The fact that supercells occur where warm, moist air meets cold, dry air suggests the source of energy for both t-storm and tornado: latent heat in the warm, moist air. Latent heat is heat you can't detect with a thermometer. An air-conditioner struggles to remove humidity from Houston's soggy July air because the air holds so much latent heat.

A tornadic thunderstorm can form where moist, warm air gets trapped beneath warm, dry air under a stable layer of cold, dry air. This air sandwich is called an inversion.

If the cap is disturbed by a front or movement in the upper atmosphere, the warm, moist air can punch through the stable air above it. The condensing of water vapor releases latent heat, and the warm air starts to spiral upward. Aided by different winds at different levels of the atmosphere, the rotating updraft gains velocity.

The Nuts and Bolts of a Whirlwind
Graphic shows how winds create funnel clouds.

1. A large, layered sandwich develops in the atmosphere. Hot, humid air is trapped beneath cold, dry air.

2. The "cap" (a layer of stable air between the hot and cold air) is disturbed by winds in the upper atmosphere or by the arrival of a weather front.

3. Lower-level air rises and expands in the reduced air pressure aloft.

4. As the air cools, moisture condenses, releasing latent heat which warms the air, making it buoyant, and causing it to rise at speeds up to 150 mph. By now, the cloud is a thunderstorm. Upper-level winds tilt the thunderhead, creating the anvil shape.

5. The thunderstorm may die out in intense rain and/or hail. Or it may spawn a tornado.

6. Interactions between air at various altitudes, humidities and temperatures cause rain, lightning, air circulation and strengthening of the rotating updraft, now called a "mesocyclone." Low-level wind helps cause this rotation, which is almost always counter-clockwise (seen from above) in the Northern Hemisphere.

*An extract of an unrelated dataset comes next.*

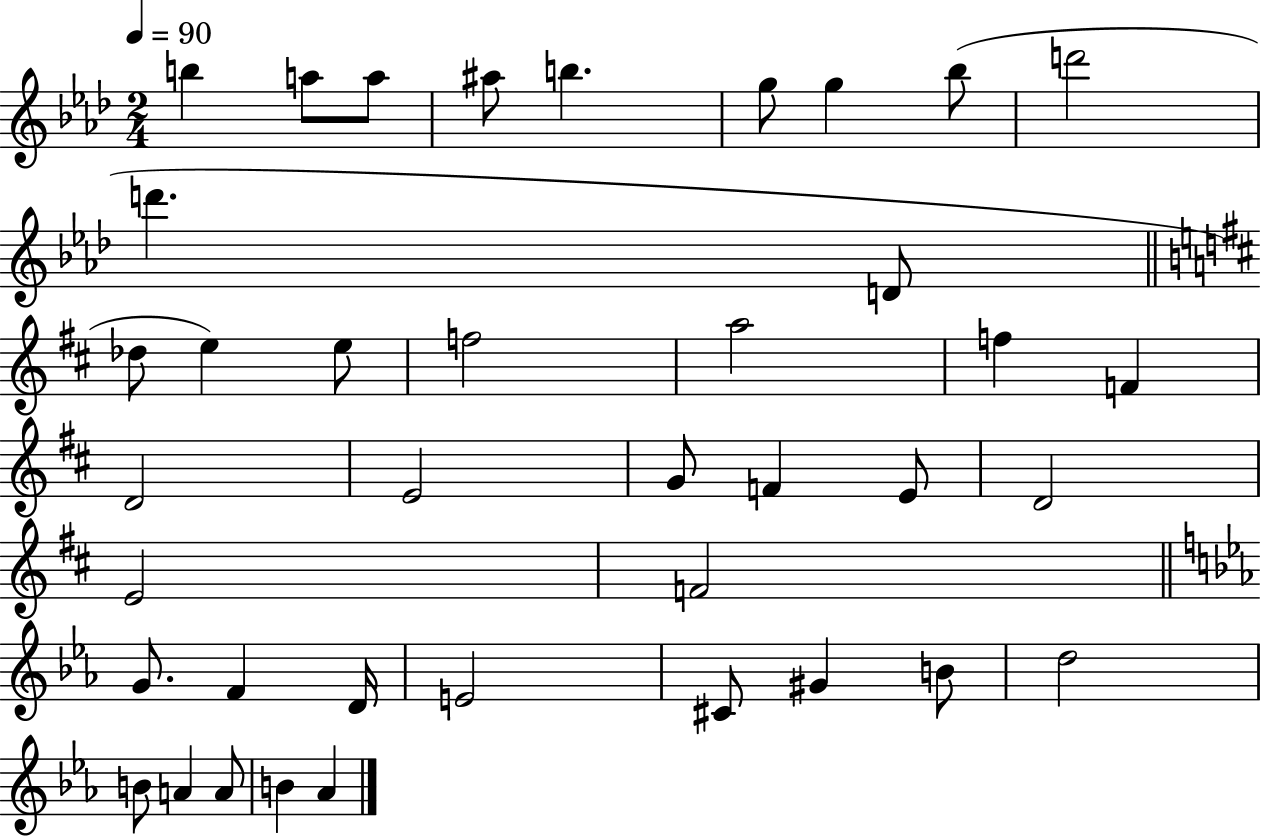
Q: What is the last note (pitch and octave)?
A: Ab4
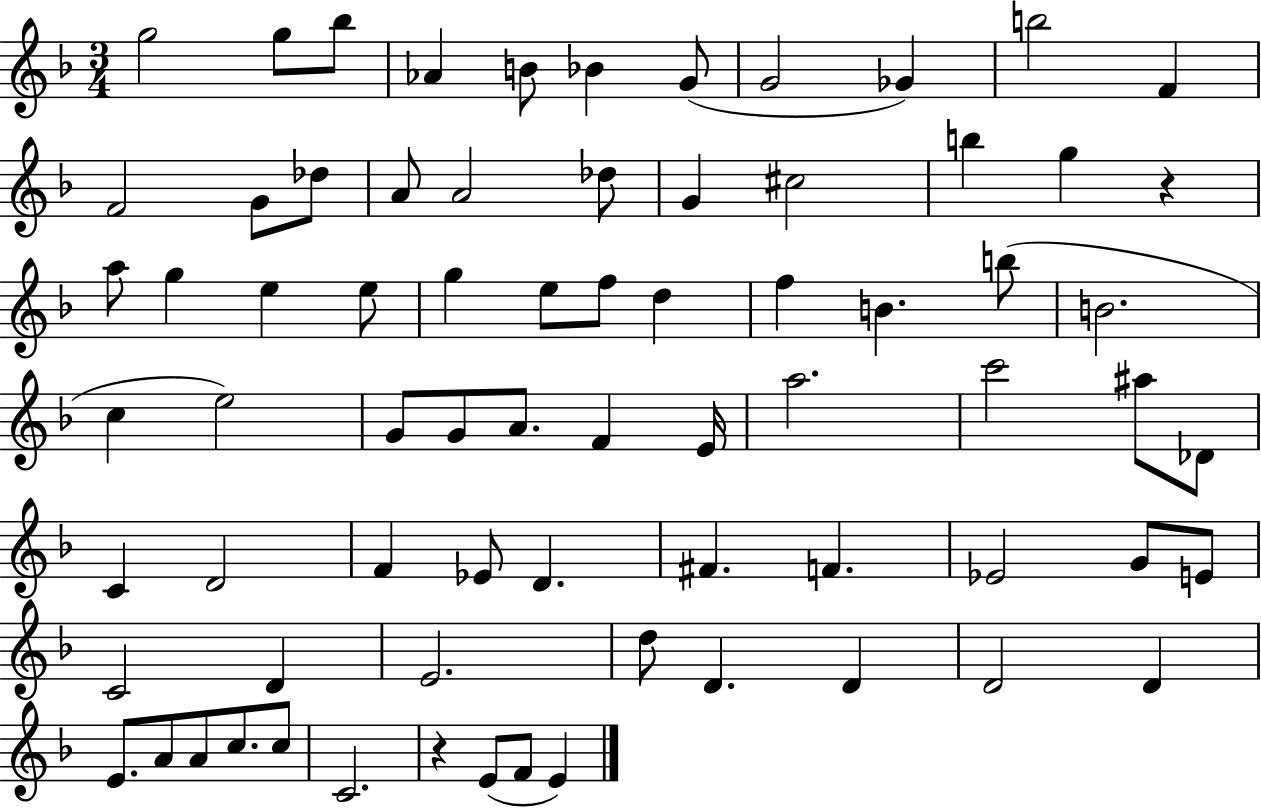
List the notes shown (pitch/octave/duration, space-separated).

G5/h G5/e Bb5/e Ab4/q B4/e Bb4/q G4/e G4/h Gb4/q B5/h F4/q F4/h G4/e Db5/e A4/e A4/h Db5/e G4/q C#5/h B5/q G5/q R/q A5/e G5/q E5/q E5/e G5/q E5/e F5/e D5/q F5/q B4/q. B5/e B4/h. C5/q E5/h G4/e G4/e A4/e. F4/q E4/s A5/h. C6/h A#5/e Db4/e C4/q D4/h F4/q Eb4/e D4/q. F#4/q. F4/q. Eb4/h G4/e E4/e C4/h D4/q E4/h. D5/e D4/q. D4/q D4/h D4/q E4/e. A4/e A4/e C5/e. C5/e C4/h. R/q E4/e F4/e E4/q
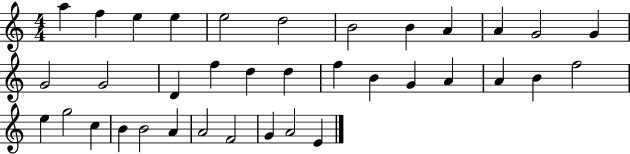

7. A tornado may form below the mesocyclone. As the spinning air column narrows, it rotates faster and extends higher into the storm.

Graphics show how rotating west and south winds create a circulating tunnel of air. Wind shear -- where the wind changes direction with height -- precedes many tornadoes. If a south wind is near the ground (orange arrows) and a west wind blows above it (blue arrow), wind shear may cause a column of air to rotate near the ground (pink arrows). Eventually, physical forces move the vortex into a vertical position, and you have a tornado. From original graphics by NOAA.

That, much simplified, is one theory of the origin of tornadoes. Scientists do not fully understand the first stage of formation, however. Some suspect that wind shear -- differences in wind speed at different altitudes - may start the vortex. Just as, when you roll a wad of clay in your hands, it eventually becomes a rotating column of clay, when the different bodies of air move against each other, they create wind shear and then a tornado.